Memory-efficient log-probabilities

Reinforcement-learning algorithms for LLMs are driven by log-probabilities: at every position in a sequence, how likely did the model think the token it actually produced was? Comparing those numbers between the current policy and an older or reference policy is what tells the algorithm which way to adjust the weights.

Computing log-probabilities the obvious way is surprisingly memory-hungry. AgileRL does it in a way that keeps the GPU memory cost low, automatically, with nothing to switch on. This page explains why the naive way is expensive, what AgileRL does instead, and the few knobs you can turn.

A few terms

  • Token: a small chunk of text (roughly a word-piece) that the model reads and generates one at a time.

  • Vocabulary (V): the full set of tokens the model can choose from. Modern models have large vocabularies, often well over 100,000 tokens.

  • Hidden state: the model’s internal vector for a position, produced by the transformer just before the final output layer.

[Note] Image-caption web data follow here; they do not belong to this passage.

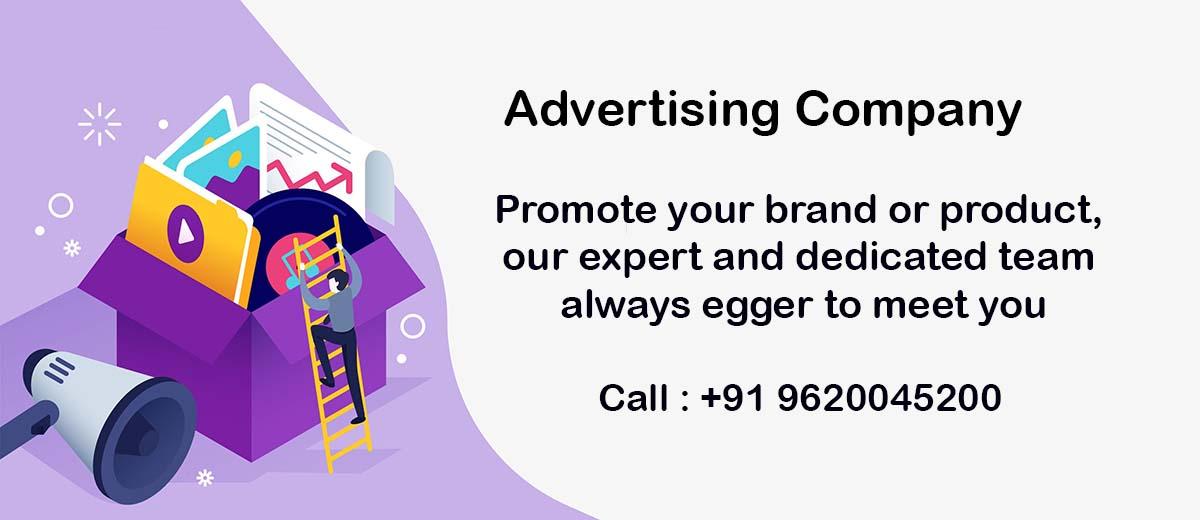 Advertising Agencies in JP Nagar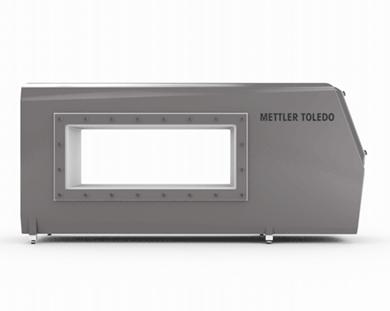 Profile Advantage Metal Detector395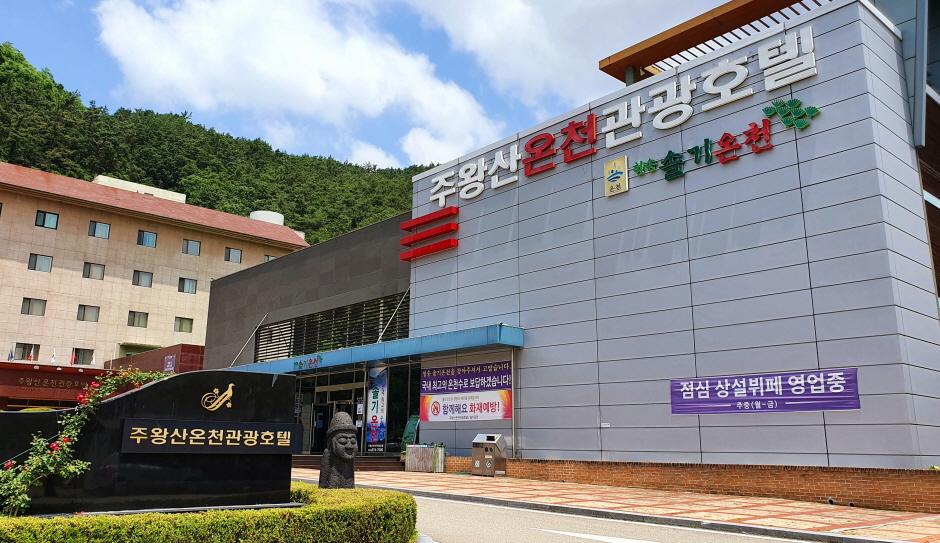 Juwangsan Spa Tourist Hotel (주왕산온천관광호텔)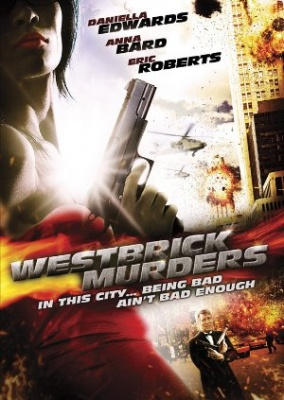 Umori v Westbricku - Westbrick Murders
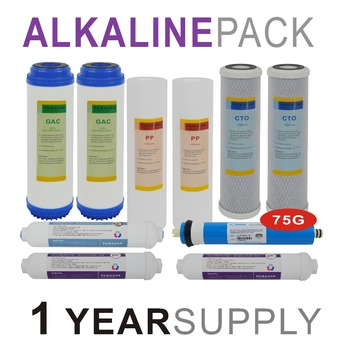 Alkaline Reverse Osmosis System Replacement Filter Sets - 10 Filters with 75 GPD RO Membrane Elements -1 Year Supply 1 year supply alkaline ultraviolet reverse osmosis system replacement filter set 11 filters with uv bulb and 50 gpd ro membrane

  • lm_head: the final output layer, a single large matrix that turns one hidden state into one logit (a raw, unnormalised score) for every token in the vocabulary.

  • Log-probability (log-prob): the logits turned into probabilities and then log-transformed. An RL algorithm only needs the log-prob of the one token that was actually chosen at each position.

The problem: scoring the whole vocabulary is huge

To get a log-probability the model has to score every possible next token. Done naively, that produces a logits tensor of shape (batch, sequence length, vocabulary), often written (B, T, V), holding one number for every token at every position.

With a large vocabulary that single temporary tensor can dominate GPU memory. For a batch of 8, sequences of 2048 tokens, and a 152k-token vocabulary it is about 5 GB on its own, on top of the model itself. Yet the algorithm throws almost all of it away: it keeps only the log-prob of the token that was actually chosen at each position, a result of shape (B, T), smaller by a factor of the vocabulary size (here over 100,000×).

How AgileRL avoids it

AgileRL never builds the full (B, T, V) tensor. Instead it:

  1. Stops the model’s forward pass at the hidden states (it temporarily replaces lm_head with a pass-through, so the model hands back hidden states instead of logits), and then

  2. Computes the per-token log-probs itself with a chunked matrix multiply: it multiplies a few positions at a time by the lm_head weight, so only a thin (chunk_rows, V) slice of scores ever exists at once.

This is always on (there is no flag to enable or disable it) and it keeps memory bounded in both directions:

  • Rollout (no gradients). The “old-policy” and reference log-probs are computed this way.

  • Training (with gradients). Computing gradients would normally require keeping the logits around for the backward pass. Instead AgileRL recomputes each chunk’s logits on demand during the backward pass (a standard trick called gradient checkpointing), so the memory spike stays bounded while training too.

Because lm_head is used directly as a weight in this matrix multiply, it is kept out of the LoRA adapters and (when you quantize the model) left unquantized, so the manual multiply stays numerically exact.

Speed

The per-chunk matrix multiply and its log_softmax (the step that normalises logits into log-probs) are compiled with torch.compile into fast GPU kernels on the first CUDA call. When compilation isn’t available (on CPU or Apple MPS, without Triton, or on an unsupported backend), AgileRL automatically falls back to a plain (“eager”) PyTorch path. To force the eager path explicitly:

from agilerl.algorithms.core.llm_ops import fused_logprobs

fused_logprobs._FUSED_LOGPROB_COMPILE_STATE["disabled"] = True

How many positions go in each chunk (chunk_rows) is chosen automatically from the vocabulary size, so that one (chunk_rows, V) slab stays near a fixed memory budget (about 256 MB by default): models with bigger vocabularies get fewer rows per chunk, smaller ones more. Override it with the fused_logprobs_chunk_rows constructor argument if you want manual control.

Optional: the fused Liger loss

use_liger_loss (default False) is the one remaining loss-related switch. It fuses the policy/KL part of the loss (including the backward pass through lm_head) into Liger Kernel Triton primitives: a single fused pass that is faster than the standard path when it applies. It requires the liger-kernel package; if you pass True without it installed, AgileRL warns and falls back to False.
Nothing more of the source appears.